Segment Start: Dataset entries
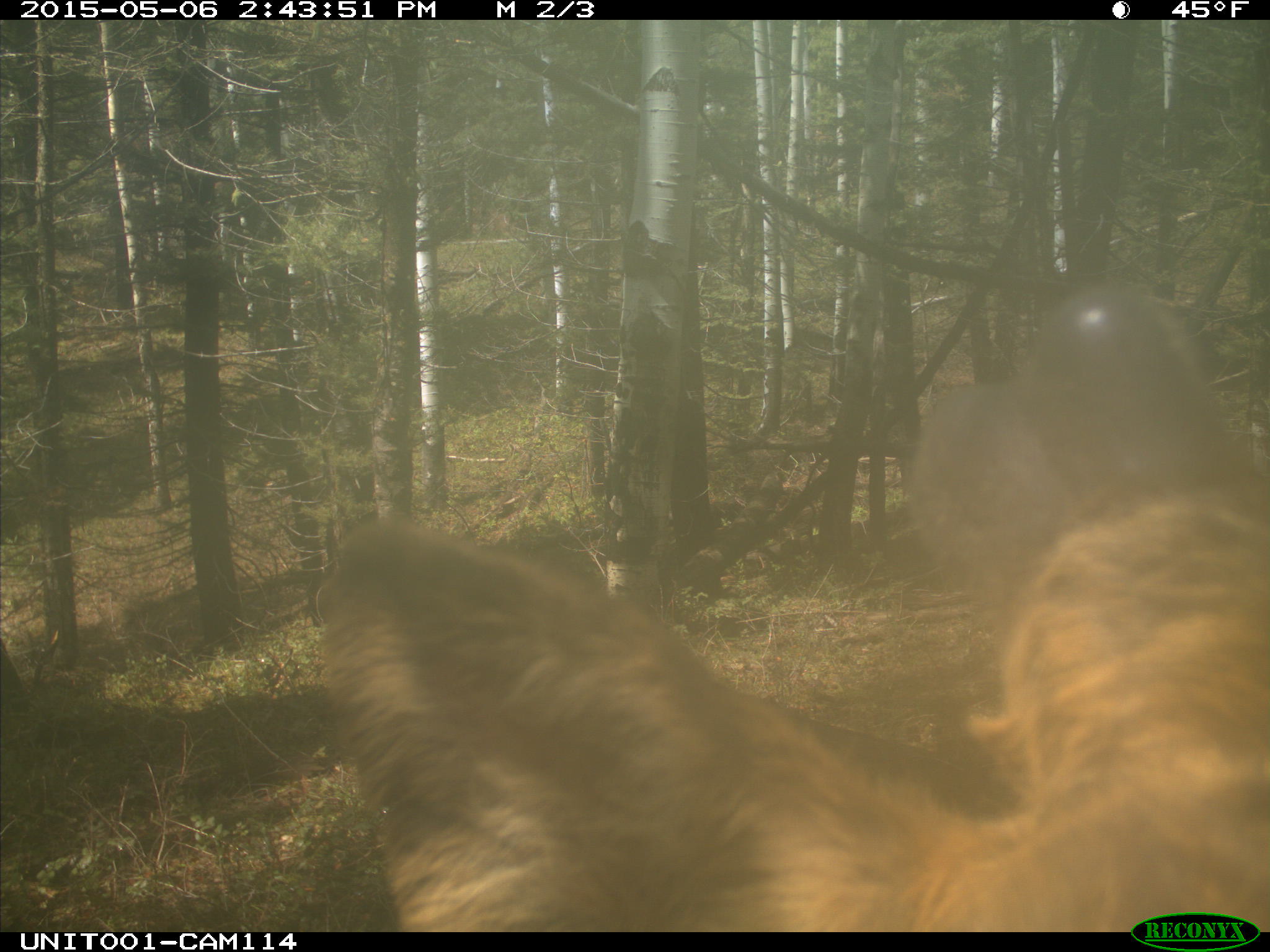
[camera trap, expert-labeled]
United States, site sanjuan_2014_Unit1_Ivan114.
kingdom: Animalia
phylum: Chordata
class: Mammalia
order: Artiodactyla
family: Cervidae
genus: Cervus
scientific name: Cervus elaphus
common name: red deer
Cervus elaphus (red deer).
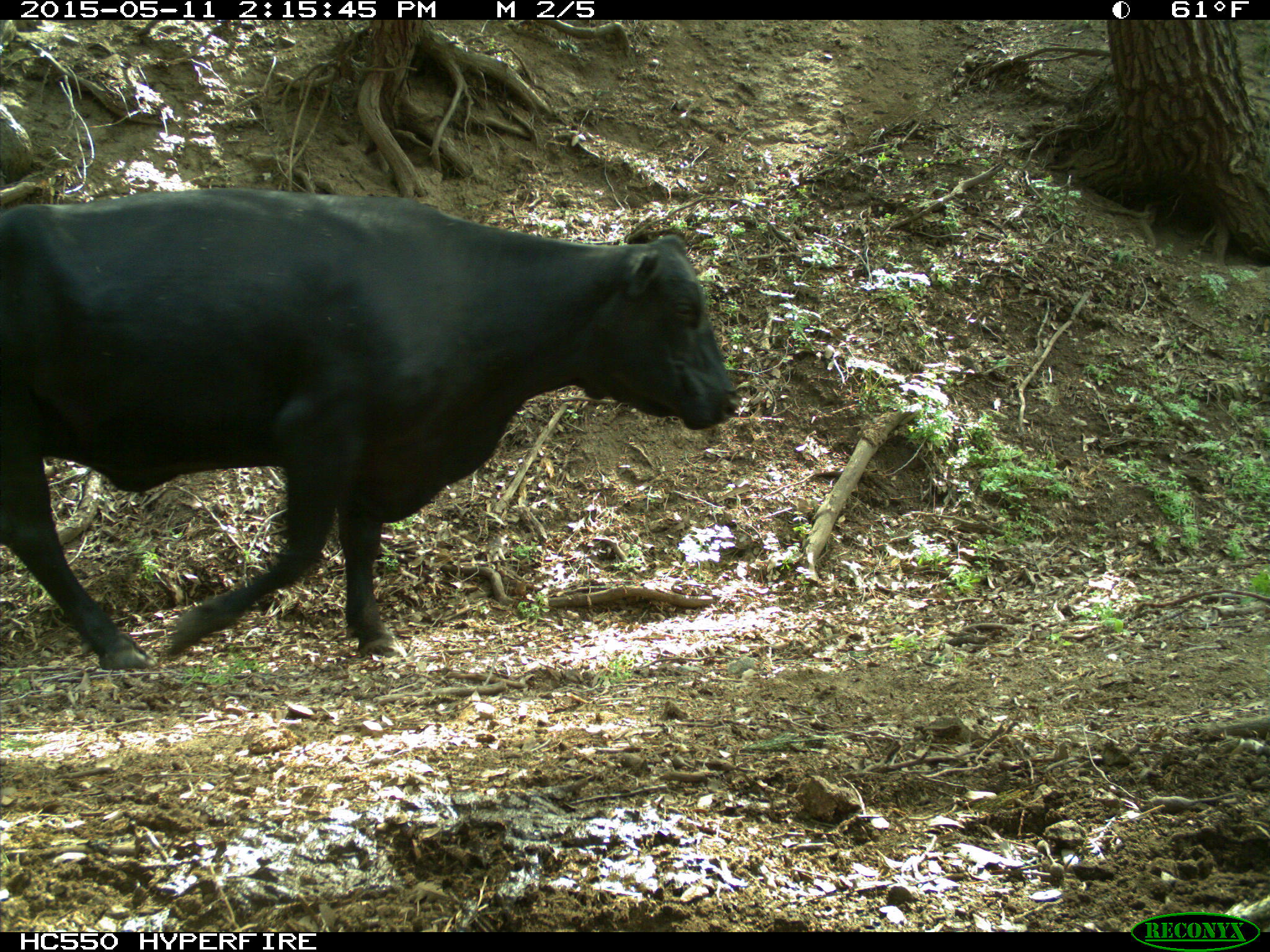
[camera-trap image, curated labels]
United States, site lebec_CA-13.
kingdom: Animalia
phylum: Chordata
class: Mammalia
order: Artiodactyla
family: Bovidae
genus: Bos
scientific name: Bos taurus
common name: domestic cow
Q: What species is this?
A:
Segment End: Dataset entries
**About this task:** Leave every picture out and write out, word for word, the lines from the one that contains "common name: red deer" through the last line of the records.

**Exercise answer:**
common name: red deer
Cervus elaphus (red deer).
[camera-trap image, curated labels]
United States, site lebec_CA-13.
kingdom: Animalia
phylum: Chordata
class: Mammalia
order: Artiodactyla
family: Bovidae
genus: Bos
scientific name: Bos taurus
common name: domestic cow
Q: What species is this?
A:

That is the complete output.